All Pure Audio speakers are rated at ~96dB/1W/1m and have proven triode-tube-friendly. Here, though, they were powered by Pass Labs XA160 mono amplifiers ($20K/pair). There was also a VPI Prime turntable with an Audio-Technica AT-OC9/III phono cartridge driving the Luminous Audio Arion phono stage ($6995) followed by the Luminous Audio Axiom II passive preamplifier ($895).

The adjectives that best describe the Pure and Luminous Audio’s sound are: full, large, relaxed, open, and naturally detailed. No hi-fi unnaturalness.

mememe2's picture

you state that "Unfortunately, not all open baffle speakers are created equal". A bland non specific pronouncement. How about some brand names Herb? If you can't name them then your general assessment does not hold water. We want transparency from our speakers - but also need it from the audio press. So Herb how about some honesty directly coupled to transparency?

blang11's picture

You're comin' on a bit strong there, mememe2. I don't think it's really called for in this show review to roll out a list of open-baffle speakers that Herb thinks are no good.

mememe2's picture

I like Herb and his views, but I am not a sychophant of generalized negative comments. Open transparent criticism is much preferred. A reviewers job is to tell the truth (as he sees it ) not protect advertising revenue.

JHL's picture

Settle down.

Herb Reichert's picture

was (in my mind) referring to all the countless open-baffle speakers I and my DIY friends have made.
Long ago, the Dahlquist DQ-10 inspired me to build several multi-driver open baffles - all of them muddy-sounding failures. More recently I have heard Cube speakers on open baffles and they made me VERY happy. One of my close friends uses Altec 604 drivers in open baffles -- to excellent effect.
Is that "transparent" enough?


invaderzim's picture

I guess it is a diy background in common because I instantly thought that is what you meant. I guess I've just spent way too much time contemplating bolting speakers to sheets of plywood.

mememe2's picture

Backtracking is OK, but why not put those details in the original missive?

mememe2's picture

Backtracking is OK, but why not put those details in the original missive?

invaderzim's picture

Those speakers really do cross over into being art.
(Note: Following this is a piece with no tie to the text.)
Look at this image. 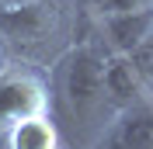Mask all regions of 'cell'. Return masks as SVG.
Instances as JSON below:
<instances>
[{"instance_id": "obj_6", "label": "cell", "mask_w": 153, "mask_h": 149, "mask_svg": "<svg viewBox=\"0 0 153 149\" xmlns=\"http://www.w3.org/2000/svg\"><path fill=\"white\" fill-rule=\"evenodd\" d=\"M0 146L4 149H63V142H59V132L45 111V114H31V118H21L18 125H10L0 139Z\"/></svg>"}, {"instance_id": "obj_8", "label": "cell", "mask_w": 153, "mask_h": 149, "mask_svg": "<svg viewBox=\"0 0 153 149\" xmlns=\"http://www.w3.org/2000/svg\"><path fill=\"white\" fill-rule=\"evenodd\" d=\"M129 59H132V66L139 69V76L146 80V87H150V94H153V35L146 38V42H139V45L129 52Z\"/></svg>"}, {"instance_id": "obj_5", "label": "cell", "mask_w": 153, "mask_h": 149, "mask_svg": "<svg viewBox=\"0 0 153 149\" xmlns=\"http://www.w3.org/2000/svg\"><path fill=\"white\" fill-rule=\"evenodd\" d=\"M105 94H108V101H111L115 111H125V108L153 97L146 80L132 66V59L129 56H115V52H108V59H105Z\"/></svg>"}, {"instance_id": "obj_7", "label": "cell", "mask_w": 153, "mask_h": 149, "mask_svg": "<svg viewBox=\"0 0 153 149\" xmlns=\"http://www.w3.org/2000/svg\"><path fill=\"white\" fill-rule=\"evenodd\" d=\"M73 4L84 21H101V18H111V14H122V10L146 7L153 0H73Z\"/></svg>"}, {"instance_id": "obj_1", "label": "cell", "mask_w": 153, "mask_h": 149, "mask_svg": "<svg viewBox=\"0 0 153 149\" xmlns=\"http://www.w3.org/2000/svg\"><path fill=\"white\" fill-rule=\"evenodd\" d=\"M105 59L108 52L87 35L45 69L49 118L63 149H94L118 114L105 94Z\"/></svg>"}, {"instance_id": "obj_2", "label": "cell", "mask_w": 153, "mask_h": 149, "mask_svg": "<svg viewBox=\"0 0 153 149\" xmlns=\"http://www.w3.org/2000/svg\"><path fill=\"white\" fill-rule=\"evenodd\" d=\"M76 28L73 0H0V38L18 63L49 69L76 42Z\"/></svg>"}, {"instance_id": "obj_3", "label": "cell", "mask_w": 153, "mask_h": 149, "mask_svg": "<svg viewBox=\"0 0 153 149\" xmlns=\"http://www.w3.org/2000/svg\"><path fill=\"white\" fill-rule=\"evenodd\" d=\"M49 111V83L45 69L28 63L10 59L0 69V139L10 125H18L21 118Z\"/></svg>"}, {"instance_id": "obj_4", "label": "cell", "mask_w": 153, "mask_h": 149, "mask_svg": "<svg viewBox=\"0 0 153 149\" xmlns=\"http://www.w3.org/2000/svg\"><path fill=\"white\" fill-rule=\"evenodd\" d=\"M87 24H91V38L105 52L129 56L139 42H146L153 35V4L136 7V10H122V14H111V18H101V21H87Z\"/></svg>"}, {"instance_id": "obj_9", "label": "cell", "mask_w": 153, "mask_h": 149, "mask_svg": "<svg viewBox=\"0 0 153 149\" xmlns=\"http://www.w3.org/2000/svg\"><path fill=\"white\" fill-rule=\"evenodd\" d=\"M10 63V52H7V45H4V38H0V69Z\"/></svg>"}]
</instances>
They are likely a great conversation starter and I'm guessing that by the second sentence of any conversation it will turn to "let's listen to them"

Someday I'm going to have to go to an audio show just to get a change to listen to unique items like that.

worldofsteveUK's picture

I heard these at the UK HiFi show with significantly more modest equipment and they still sounded ridiculously natural, the best sound at the show, had me thinking about cashing in the pension...

dlkramer's picture

I own an original pair of DQ10's that I purchased back in the 70's. These were my pride and joy for 40+ years. The woofers required refoaming and I sent them off to Regnar for this task. They not only refoam but test the speakers. It is likely best to have a professional do this task as I tried to refoam a 5" woofer years earlier in my Infinity RS-1000s with poor results. Trying to exactly center the cone onto the new surround is difficult.
Back to the DQ10s. After 40 years I purchased a pair of used KEF 207s as I had always wanted the KEF reference. These are excellent speakers with extremely clear high end. I prepared my DQ10s for sale by removing any dust and checking all the drivers then refinishing the wood sides, I tested the speakers once more. They sounded warm and comfortable. Much like the difference in playing vinyl vs CD. The high end was not as detailed as the KEFs but the DQ10s performed very well and never sounded harsh even at high volumes. I never had listening fatigue with the DQ10s. I can't say that about the KEFs as I need to reduce the volume after 20 or more minutes of high volume listening. Surprising, as I'm 62 and my hearing drops off after 13,000 Hz. My wife is trying to convince me NOT to sell the DQ10s as we are looking to build a home theater room. The KEFs would go there and the DQ 10s would stay in the main living room.
You can pick up a pair of DQ10s for about $500. With an investment of another $200 to $300, you can refoam the woofers, recap the crossover and have a speaker that should provide 40 more years of continued enjoyment.